Building voice agents with Nvidia open models

(daily.co)

114 points | by kwindla a day ago ago

15 comments

smusamashah 4 hours ago ago
Do any of the top models let you pause and think while speaking? I have to speak non-stop to Gemini assitant and ChatGPT, which is very very useless/unnatural for voice mode. Specially for non-english speakers probably. I sometimes have to think more to translate my thoughts to english.
[-]
- fragmede 3 hours ago ago
  Have you tried talking to ChatGPT in your native tongue? I was blown away by my mother speaking her native tongue to ChatGPT and having it respond in that language. (It's ever so slightly not a mainstream one.)
amelius a day ago ago
I've been using festival under Linux.
https://manpages.ubuntu.com/manpages/trusty/man1/festival.1....
But it is quite old now and pre-dates the DL/AI era.

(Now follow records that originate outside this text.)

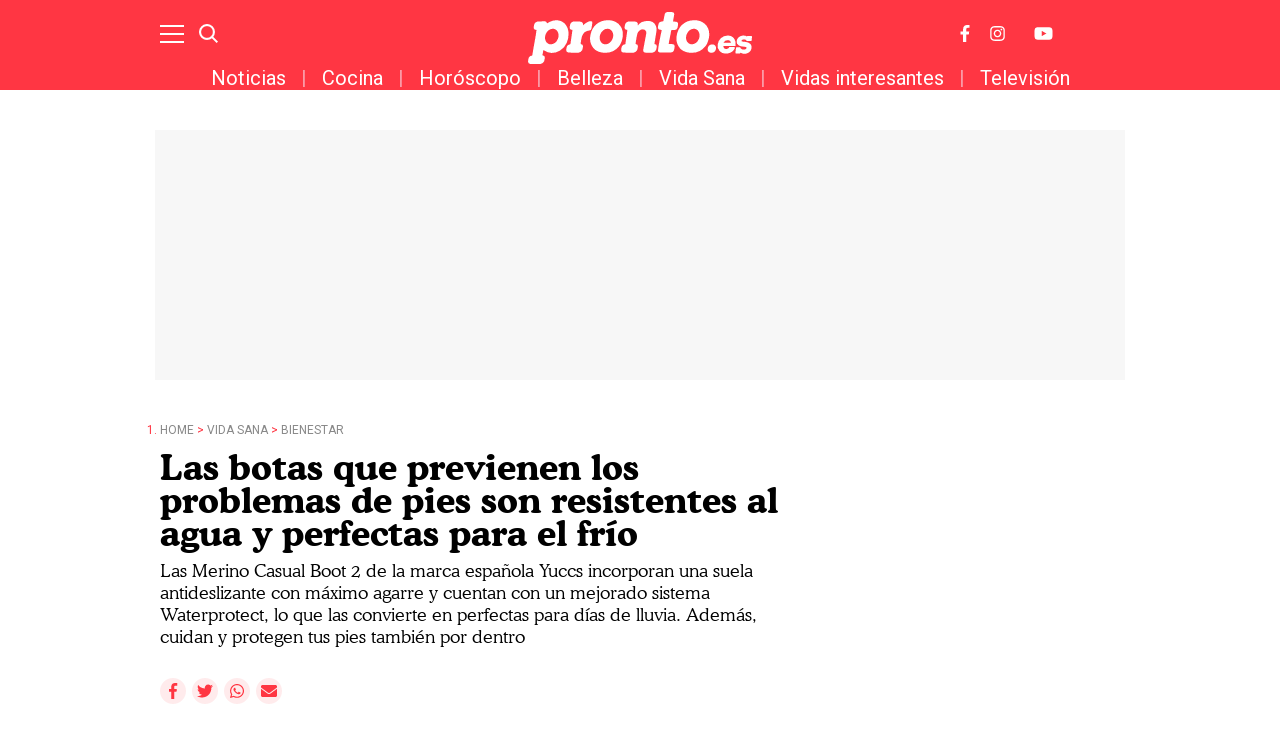

--- FILE ---
content_type: application/javascript; charset=utf-8
request_url: https://fundingchoicesmessages.google.com/f/AGSKWxWc2xGOMxNG1S0YWxO1DIk-WBTLiube-D5Vn8n8XUrPzQowJYpFsBWY_o59a_MXfH0AQ2ba61ozGff0tXIduoFMQj73-9mRVyy044BwO6JuT14YT7r1sbi3mDc3vawGqNZY6IltTT6CwzQyXWIb6a3s8BOXQv_wN6GZF1oCBjIICyx5_1kuD-CWcGOE/_/PageBottomAD._Slot_Adv__advert//bannersAds_/dne_ad.
body_size: -1289
content:
window['46fbb8cb-88d8-45d1-9bf2-8f702a4087c0'] = true;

Does anybody know of a good modern replacement that I can "apt install"?
[-]
- sigmonsays a day ago ago
  I used piper with a model I found online. It's _ALOT_ better than festival afaik. I'm not sure you can apt install it though.
  echo "hello" | piper --model ~/.local/share/piper/en_US-lessac-medium.onnx --output_file - | aplay
  [-]
  - gunalx a day ago ago
    You can in fact apt install piper.
    [-]
    - amelius a day ago ago
      That's a different piper.
      piper - GTK application to configure gaming devices
rickydroll 9 hours ago ago
<pedantic>Voice recognition identifies who you are, speech recognition identifies what you say. </pedantic>
Example:
Voice recognition: arrrrrrgh! (Oh, I know that guy. He always gets irritated when someone uses terms speech and voice recognition wrong)

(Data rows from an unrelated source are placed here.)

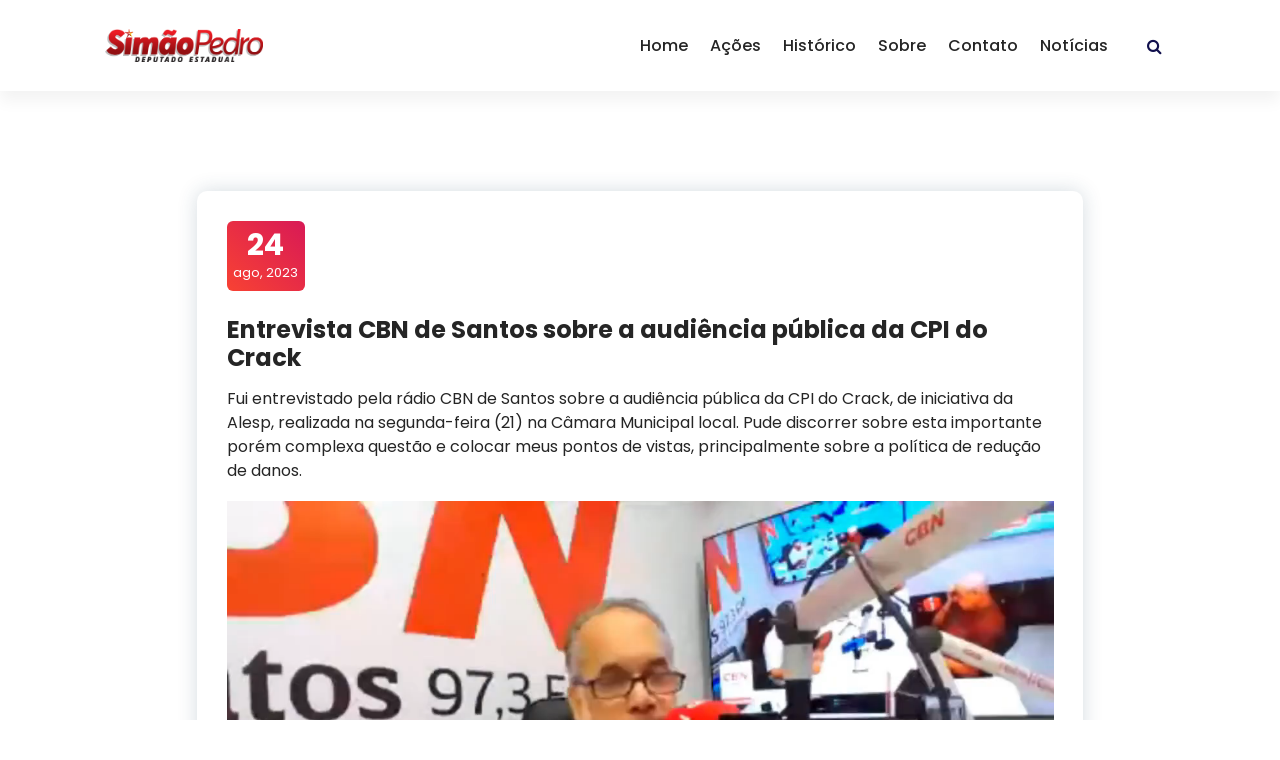

--- FILE ---
content_type: application/javascript
request_url: https://www.simaopedro.com.br/wp-content/plugins/ova-portfolio/assets/js/script-elementor.js?ver=6.9
body_size: 513
content:
(function($){
	"use strict";

	$(window).on('elementor/frontend/init', function () {

		
		/* slide portfolio */
      elementorFrontend.hooks.addAction('frontend/element_ready/ova_por_slide.default', function(){
         $(".slide-portfolio").each(function(){
           var owlsl = $(this);
           var owlsl_ops = owlsl.data('options') ? owlsl.data('options') : {};

           // console.log(owlsl_ops);
           // console.log(owlsl_ops.items);
           var responsive_value = {
               0:{
                 items:1,
                 nav:false
               },
               576:{
                 items:1

               },
               992:{
                 items:2
               },
               1170:{
                 items:owlsl_ops.items
               }
           };
           
           owlsl.owlCarousel({
             autoWidth: owlsl_ops.autoWidth,
             margin: owlsl_ops.margin,
             items: owlsl_ops.items,
             loop: owlsl_ops.loop,
             autoplay: owlsl_ops.autoplay,
             autoplayTimeout: owlsl_ops.autoplayTimeout,
             center: true,
             nav: owlsl_ops.nav,
             dots: owlsl_ops.dots,
             thumbs: owlsl_ops.thumbs,
             autoplayHoverPause: owlsl_ops.autoplayHoverPause,
             slideBy: owlsl_ops.slideBy,
             smartSpeed: owlsl_ops.smartSpeed,
             navText:[
             '<i class="fa fa-angle-left" ></i>',
             '<i class="fa fa-angle-right" ></i>'
             ],
             responsive: responsive_value,
           });

            owlsl.find(".owl-nav button.owl-prev").attr("title", "Previous");
            owlsl.find(".owl-nav button.owl-next").attr("title", "Next");
            owlsl.find(".owl-dots button").attr("title", "Dots");

         });
      });
      /* end slide portfolio */		

   });
})(jQuery);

Speech Recognition: "Why can't you guys keep it straight? It is as simple as knowing the difference between hypothesis and theory."

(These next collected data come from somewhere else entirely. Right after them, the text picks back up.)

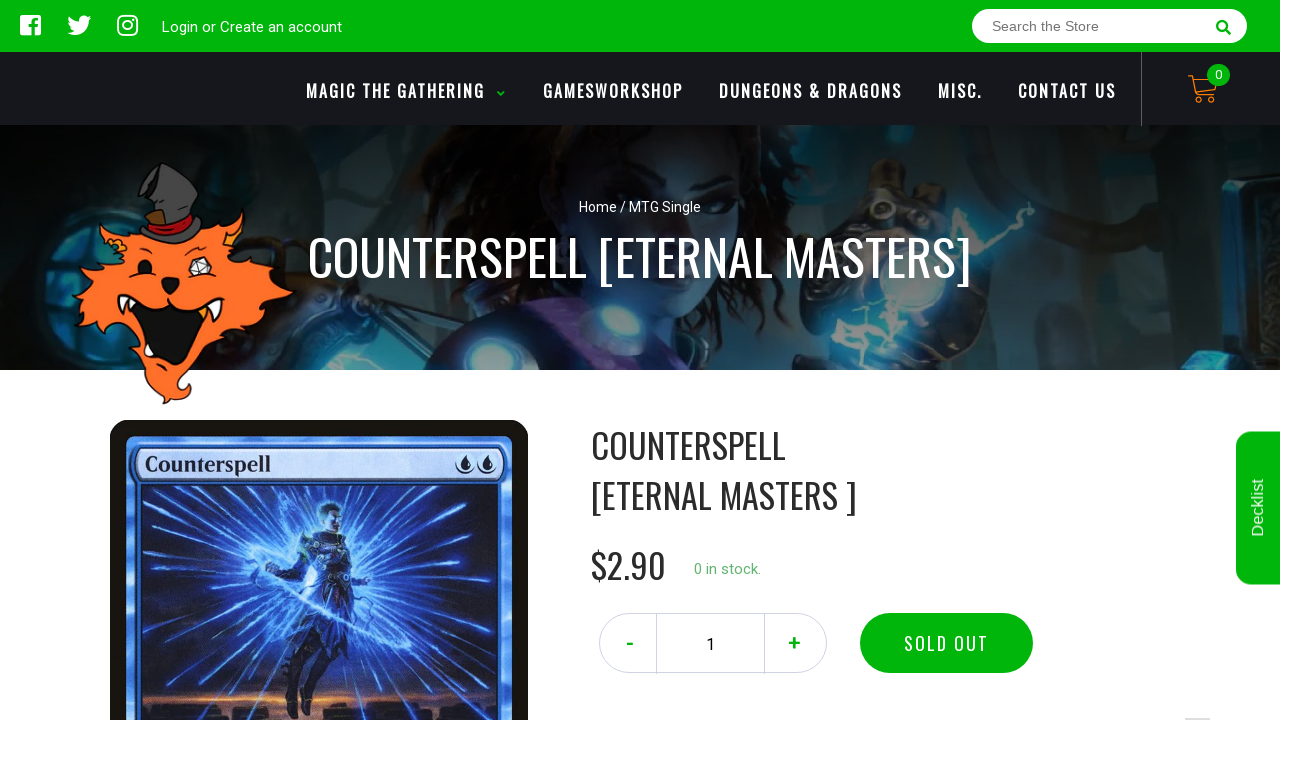

--- FILE ---
content_type: text/javascript
request_url: https://www.dumpstercatgames.com/cdn/shop/t/2/assets/binderpos-slider.js?v=158094485936085627581609825382
body_size: -180
content:
"use strict";(function(){"use strict";function LoadSlider(element,className,bulletId){this.element=element,this.className=className,this.bulletId=bulletId,this.navTimeout,this.currentNavLocation=0,this.secondNavLocation=0,this.ourElement=this.element.querySelectorAll("."+this.className),this.ourElement&&this.ourElement[0]&&(this.ourElement[0].style.display="block");var htm="",that=this;this.bulletElement=this.element.querySelector("."+bulletId),this.ourElement.forEach(function(elem,index){var anchor=document.createElement("a");anchor.className="ms-bullet",anchor.addEventListener("click",function(){that.navigate(index)}),that.bulletElement.appendChild(anchor)}),this.bulletNavs=this.bulletElement.querySelectorAll("a"),this.bulletNavs&&this.bulletNavs[0]&&(this.bulletNavs[0].className="ms-bullet active"),this.autonavigate(),this.element.querySelector(".cta.prev").addEventListener("click",function(){that.navigateByClick("prev")}),this.element.querySelector(".cta.next").addEventListener("click",function(){that.navigateByClick("next")})}LoadSlider.prototype.autonavigate=function(){const self=this;self.currentNavLocation+1<self.bulletNavs.length?self.secondNavLocation=self.currentNavLocation+1:self.secondNavLocation=0;var that=self;self.navTimeout=setTimeout(function(){that.navigate(self.secondNavLocation)},12e3)},LoadSlider.prototype.navigateByClick=function(type){const self=this;clearInterval(self.navTimeout),type=="next"?(self.currentNavLocation+1<self.bulletNavs.length?self.secondNavLocation=self.currentNavLocation+1:self.secondNavLocation=0,self.navigate(self.secondNavLocation)):self.currentNavLocation-1<0?this.navigate(self.bulletNavs.length-1):this.navigate(self.currentNavLocation-1)},LoadSlider.prototype.navigate=function(e){e==null&&e==this.secondNavLocation;for(var i=0;i<this.bulletNavs.length;i++)i==e?(this.sliderNext(i),this.currentNavLocation=i,clearInterval(this.navTimeout),this.autonavigate()):this.sliderPrev(i)},LoadSlider.prototype.sliderNext=function(i){if(this.bulletNavs&&this.bulletNavs[i]&&(this.bulletNavs[i].className="ms-bullet active"),this.ourElement&&this.ourElement[i]){this.ourElement[i].style.display="block";var elem=this.ourElement[i],that=this;setTimeout(function(){elem.className=that.className+" active"},400)}},LoadSlider.prototype.sliderPrev=function(i){if(this.bulletNavs&&this.bulletNavs[i]&&(this.bulletNavs[i].className="ms-bullet"),this.ourElement&&this.ourElement[i]){var elem=this.ourElement[i];setTimeout(function(){elem.style.display="none"},1e3),this.ourElement[i].className=this.className}},window.slider=LoadSlider})();
//# sourceMappingURL=/cdn/shop/t/2/assets/binderpos-slider.js.map?v=158094485936085627581609825382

nowittyusername a day ago ago
This is perfect for me. I just started working on the voice related stuff for my agent framework and this will be of real use. Thanks.
atonse 8 hours ago ago
Can't wait for this to land in MacWhisper. I like the idea of the streaming dictation especially when dictating long prompts to Claude Code.
jjcm a day ago ago
These have gotten good enough to really make command-by-voice interactions pleasant. I'd love to try this with Cursor - just use it fully with voice.
deckar01 18 hours ago ago
It supports Turing T4, but not Ampere…
[-]
- nsbk 13 hours ago ago
  Any ideas on how to add Ampere support? I have a use case in mind that I would love to try on my 3090 rig
  [-]
  - deckar01 4 hours ago ago
    Magpie-TTS needs a kernel compiled targeting Ampere, but it appears to be closed source. It was compiled for the 2018 T4, but not 2020-2024 consumer cards, just 2025 consumer cards.
jauntywundrkind a day ago ago
There's also the excellent also open source unmute.sh. which alas is also Nvidia only at this point. https://unmute.sh/
[-]
- vikboyechko a day ago ago
  The game show is pretty good. Have a feeling this project will consume all my attention this week, thanks for the tip.